The sheep had had a strange experience that morning, for the farmer had taken them down to the brook and washed them, and then he tied their legs together and laid them on the grass and clipped all the heavy, soft wool from their bodies with a great pair of shears.
The sheep did not like this very well, for every once in a while the shears would pull the wool and hurt them; and when they were sheared they felt very strange, for it was almost as if someone took off all your clothes and let you run around naked. None of them were in a very good temper this morning, although the sun shone so warmly and the grass was so sweet, and as they watched the farmer and his man carry their wool up to the house in great bags, the old ram said, crossly,
"I hope they are satisfied, now that they have stolen from us all our soft, warm fleece."
"What are they going to do with it?" asked one of the sheep.
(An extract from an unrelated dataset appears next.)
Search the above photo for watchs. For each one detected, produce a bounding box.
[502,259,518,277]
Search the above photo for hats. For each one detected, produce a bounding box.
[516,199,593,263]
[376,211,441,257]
"Oh, they will spin it into threads and make coats for the men and dresses for the women. For men are such strange creatures that no wool grows on them at all, and that is why they selfishly rob us of our fleece that they may cover their own skinny bodies!"
"It must be horrid to be a man," said the Black Sheep, "and not to have any wool grow on you at all. I 'm sorry for that little boy that lives in the lane, for he will never be able to keep warm unless we give him some of our wool."
"But what a shame it is," continued the ram, "for the farmer to steal all the wool from us when we have taken all the trouble to grow it!"
"I do n't mind," bleated a young lamb named Frisky, as it kicked up its heels and gambolled about upon the grass; "it 's nice to have all that heavy wool cut off my back, for I sha' n't have to carry it around wherever I go."
"Oh, indeed!" sneered the ram, "you like it, do you? Have you any idea what you look like, all sheared down to your skin? How would you like to have someone come along and see you, now that you are all head and legs?"
"Oh, I would n't mind," said the lamb again; "I shall grow more wool by wintertime, and I 'm sure I do n't look any worse than you do."
Some of the sheep looked at the ram and began to titter, for he was old and thin, and looked very comical indeed without any wool. And this made him so angry that he went off by himself and began eating grass, and would not speak to the others at all.
"I do n't know why sheep should feel badly about having their fleeces cut," remarked the Black Sheep, thoughtfully, "for the farmer is very kind to us, and so is his dame, and I am glad my wool serves to keep them warm in the winter. For before the snow comes our wool will grow out again, and we shall not be any the worse for our loss."
"What do those people who have n't any sheep do for clothes?" asked the lamb.
"I 'm sure I do n't know. They must nearly freeze in the winter. Perhaps the ram can tell us."
But the ram was still angry, and refused to say anything, so the sheep stopped talking and began to scatter over the pasture and eat the tender, new grass.
By and by the Black Sheep wandered near the lane, and looking up, saw the little boy watching it through the bars.
"Good morning, Black Sheep," said the boy; "why do you look so funny this morning?"
"They have cut off my wool," answered the sheep.
"What will they do with it, Black Sheep?" enquired the little boy.
"They will make coats of it, to keep themselves warm."
"I wish I had some wool," said the boy," for I need a new coat very badly, and mamma is so poor she cannot buy me one."
"That is too bad," replied the Black Sheep; "but I shall have more wool by and by, and then I will give you a bagful to make a new coat from."
"Will you really?" asked the boy, looking very much pleased.
"Indeed I will," answered the sheep, "for you are always kind and have a pleasant word for me.